Uruguay volvió a consolidar su perfil energético renovable durante 2025. De acuerdo con un reporte preliminar elaborado por la Dirección Nacional de Energía (DNE) del Ministerio de Industria, Energía y Minería (MIEM), el país alcanzó una matriz de generación eléctrica 98% de origen renovable, con la hidroelectricidad como principal fuente, aportando el 46% del total.
Según el informe, la producción de electricidad entregada al Sistema Interconectado Nacional (SIN) fue de 13.040 GWh en 2025, lo que representó un 10% menos que en 2024. Aun así, el predominio de fuentes limpias se mantuvo firme. Tras la hidráulica, la generación eólica ocupó el segundo lugar con un 34%, seguida por la biomasa (14%) y la solar (4%).

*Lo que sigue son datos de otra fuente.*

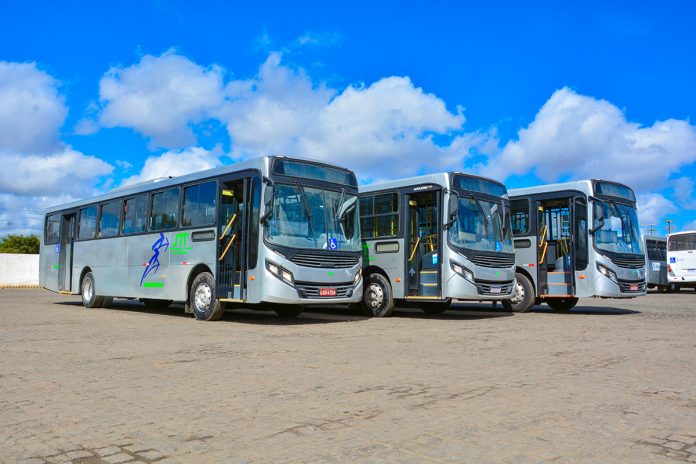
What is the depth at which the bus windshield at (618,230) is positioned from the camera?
16609 millimetres

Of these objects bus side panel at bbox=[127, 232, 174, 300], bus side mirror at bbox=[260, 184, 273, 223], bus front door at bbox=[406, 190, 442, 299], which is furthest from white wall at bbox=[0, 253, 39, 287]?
bus side mirror at bbox=[260, 184, 273, 223]

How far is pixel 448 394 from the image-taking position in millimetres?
6016

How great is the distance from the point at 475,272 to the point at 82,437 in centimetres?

La generación basada en fuentes fósiles fue marginal, alcanzando apenas el 2% del total anual, un dato que refuerza la baja huella ambiental del sistema eléctrico uruguayo. En esa línea, el factor de emisión de CO₂ del SIN se ubicó en 11,2 toneladas de CO₂ por GWh, aunque con variaciones mensuales. Los valores más altos se registraron en enero y febrero, coincidiendo con un mayor uso de combustibles fósiles para atender la demanda estival.


El reporte de la DNE también señala que el 8% de la electricidad generada durante 2025 fue exportada, en su mayoría de origen hidráulico, reafirmando el rol regional de Uruguay como proveedor de energía limpia.
En cuanto al comportamiento mensual, la generación eléctrica promedió 1.080 GWh, con abril como el mes de menor producción y agosto como el de mayor generación del año.
Desde el MIEM se aclaró que estos datos tienen carácter preliminar y que próximamente se publicarán las cifras definitivas. Tal como se indica en el informe oficial, para ampliar la información se puede consultar las estadísticas mensuales de oferta de energía eléctrica disponibles en los canales institucionales del ministerio.
La lectura de estos números vuelve a poner sobre la mesa una pregunta recurrente en el debate público: ¿por qué, con una matriz tan limpia y eficiente, los beneficios no se reflejan de forma más clara en las tarifas finales? Un interrogante que, una vez más, trasciende lo técnico y se instala en el plano político y social.